> What to produce: Are you able to retype all the records below exactly?

> Data supplied:
□ □ □ □ □
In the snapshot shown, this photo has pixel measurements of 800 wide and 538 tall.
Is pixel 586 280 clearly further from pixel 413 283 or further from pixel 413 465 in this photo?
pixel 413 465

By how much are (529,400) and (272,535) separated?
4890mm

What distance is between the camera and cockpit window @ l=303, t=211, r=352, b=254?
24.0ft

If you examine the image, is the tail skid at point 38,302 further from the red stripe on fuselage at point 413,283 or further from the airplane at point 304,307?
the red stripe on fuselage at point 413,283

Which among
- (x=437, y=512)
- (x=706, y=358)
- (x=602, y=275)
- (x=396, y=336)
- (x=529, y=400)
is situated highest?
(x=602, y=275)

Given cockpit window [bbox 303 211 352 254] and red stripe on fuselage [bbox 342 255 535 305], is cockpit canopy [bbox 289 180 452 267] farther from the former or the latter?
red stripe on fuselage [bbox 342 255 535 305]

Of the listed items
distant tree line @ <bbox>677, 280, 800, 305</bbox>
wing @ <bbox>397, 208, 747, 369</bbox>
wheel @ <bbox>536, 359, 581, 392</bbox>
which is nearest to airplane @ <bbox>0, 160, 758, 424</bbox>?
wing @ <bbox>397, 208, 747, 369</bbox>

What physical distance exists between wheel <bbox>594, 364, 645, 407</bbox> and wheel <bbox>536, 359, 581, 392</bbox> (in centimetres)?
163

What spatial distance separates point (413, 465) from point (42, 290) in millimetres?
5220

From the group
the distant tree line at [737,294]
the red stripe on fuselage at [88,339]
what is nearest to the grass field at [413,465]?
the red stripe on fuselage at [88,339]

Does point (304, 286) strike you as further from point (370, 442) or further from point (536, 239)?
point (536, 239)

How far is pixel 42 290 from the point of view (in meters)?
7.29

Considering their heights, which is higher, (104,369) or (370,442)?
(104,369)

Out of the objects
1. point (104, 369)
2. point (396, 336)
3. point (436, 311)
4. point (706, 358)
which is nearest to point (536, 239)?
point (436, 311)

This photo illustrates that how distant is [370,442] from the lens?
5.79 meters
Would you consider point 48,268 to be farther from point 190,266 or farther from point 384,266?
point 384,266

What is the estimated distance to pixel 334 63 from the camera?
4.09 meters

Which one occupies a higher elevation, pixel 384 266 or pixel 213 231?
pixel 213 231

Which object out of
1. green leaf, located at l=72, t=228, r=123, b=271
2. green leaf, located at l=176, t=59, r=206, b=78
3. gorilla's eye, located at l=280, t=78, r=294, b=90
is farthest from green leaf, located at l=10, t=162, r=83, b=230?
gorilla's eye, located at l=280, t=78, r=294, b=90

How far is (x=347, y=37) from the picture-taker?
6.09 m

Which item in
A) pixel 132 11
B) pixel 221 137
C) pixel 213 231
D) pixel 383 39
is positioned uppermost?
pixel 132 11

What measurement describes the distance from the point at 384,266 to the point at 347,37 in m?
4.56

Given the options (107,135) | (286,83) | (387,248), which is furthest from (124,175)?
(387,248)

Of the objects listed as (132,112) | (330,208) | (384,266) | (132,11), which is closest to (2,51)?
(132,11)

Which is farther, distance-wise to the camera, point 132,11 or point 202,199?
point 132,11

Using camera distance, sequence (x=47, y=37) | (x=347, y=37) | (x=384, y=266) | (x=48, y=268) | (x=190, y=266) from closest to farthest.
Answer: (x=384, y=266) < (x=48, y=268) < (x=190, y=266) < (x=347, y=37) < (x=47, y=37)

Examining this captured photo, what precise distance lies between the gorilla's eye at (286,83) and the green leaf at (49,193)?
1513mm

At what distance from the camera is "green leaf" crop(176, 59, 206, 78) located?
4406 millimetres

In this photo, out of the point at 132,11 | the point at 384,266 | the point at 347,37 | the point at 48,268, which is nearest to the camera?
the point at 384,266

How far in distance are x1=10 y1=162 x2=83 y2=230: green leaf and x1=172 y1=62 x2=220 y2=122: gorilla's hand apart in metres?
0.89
□ □ □ □ □
> Response to the exercise:
In the snapshot shown, this photo has pixel measurements of 800 wide and 538 tall.
Is pixel 586 280 clearly further from pixel 413 283 or further from pixel 413 465 in this photo?
pixel 413 465

By how much are (529,400) and (272,535) separated?
4890mm

What distance is between the camera and cockpit window @ l=303, t=211, r=352, b=254?
24.0ft

If you examine the image, is the tail skid at point 38,302 further from the red stripe on fuselage at point 413,283 or further from the airplane at point 304,307?
the red stripe on fuselage at point 413,283

Which among
- (x=437, y=512)
- (x=706, y=358)
- (x=602, y=275)
- (x=396, y=336)
- (x=529, y=400)
is situated highest?
(x=602, y=275)

Given cockpit window [bbox 303 211 352 254] and red stripe on fuselage [bbox 342 255 535 305], is cockpit canopy [bbox 289 180 452 267] farther from the former or the latter?
red stripe on fuselage [bbox 342 255 535 305]

Of the listed items
distant tree line @ <bbox>677, 280, 800, 305</bbox>
wing @ <bbox>397, 208, 747, 369</bbox>
wheel @ <bbox>536, 359, 581, 392</bbox>
which is nearest to airplane @ <bbox>0, 160, 758, 424</bbox>?
wing @ <bbox>397, 208, 747, 369</bbox>

What physical distance exists between wheel <bbox>594, 364, 645, 407</bbox> and wheel <bbox>536, 359, 581, 392</bbox> (in centimetres)?
163

What spatial distance separates point (413, 465) from point (42, 290) in millimetres?
5220

From the group
the distant tree line at [737,294]
the red stripe on fuselage at [88,339]
what is nearest to the grass field at [413,465]?
the red stripe on fuselage at [88,339]

Does point (304, 286) strike you as further from point (370, 442) or further from point (536, 239)?
point (536, 239)

How far is pixel 42 290 from the point of view (in meters)?
7.29

Considering their heights, which is higher, (104,369) or (370,442)?
(104,369)

Out of the objects
1. point (104, 369)
2. point (396, 336)
3. point (436, 311)
4. point (706, 358)
which is nearest to point (536, 239)?
point (436, 311)

This photo illustrates that how distant is [370,442] from the lens?
5.79 meters
Would you consider point 48,268 to be farther from point 190,266 or farther from point 384,266?
point 384,266

What is the estimated distance to pixel 334 63 from the camera?
4.09 meters

Which one occupies a higher elevation, pixel 384 266 or pixel 213 231?
pixel 213 231

Which object out of
1. green leaf, located at l=72, t=228, r=123, b=271
2. green leaf, located at l=176, t=59, r=206, b=78
3. gorilla's eye, located at l=280, t=78, r=294, b=90
is farthest from green leaf, located at l=10, t=162, r=83, b=230?
gorilla's eye, located at l=280, t=78, r=294, b=90

How far is (x=347, y=37) from the picture-taker?
6.09 m

Which item in
A) pixel 132 11
B) pixel 221 137
C) pixel 213 231
D) pixel 383 39
is positioned uppermost?
pixel 132 11

What measurement describes the distance from the point at 384,266 to the point at 347,37 in m?
4.56

Given the options (107,135) | (286,83) | (387,248), which is furthest from (124,175)?
(387,248)

Of the objects listed as (132,112) | (330,208) | (384,266) | (132,11), which is closest to (2,51)?
(132,11)

Which is farther, distance-wise to the camera, point 132,11 or point 202,199?
point 132,11

Using camera distance, sequence (x=47, y=37) | (x=347, y=37) | (x=384, y=266) | (x=48, y=268) | (x=190, y=266) from closest to farthest.
Answer: (x=384, y=266) < (x=48, y=268) < (x=190, y=266) < (x=347, y=37) < (x=47, y=37)

Examining this captured photo, what precise distance lies between the gorilla's eye at (286,83) and the green leaf at (49,193)?
1513mm

At what distance from the camera is "green leaf" crop(176, 59, 206, 78) located?
4406 millimetres

In this photo, out of the point at 132,11 | the point at 384,266 | the point at 347,37 | the point at 48,268, which is nearest to the camera?
the point at 384,266

How far in distance are x1=10 y1=162 x2=83 y2=230: green leaf and x1=172 y1=62 x2=220 y2=122: gorilla's hand apart in metres?
0.89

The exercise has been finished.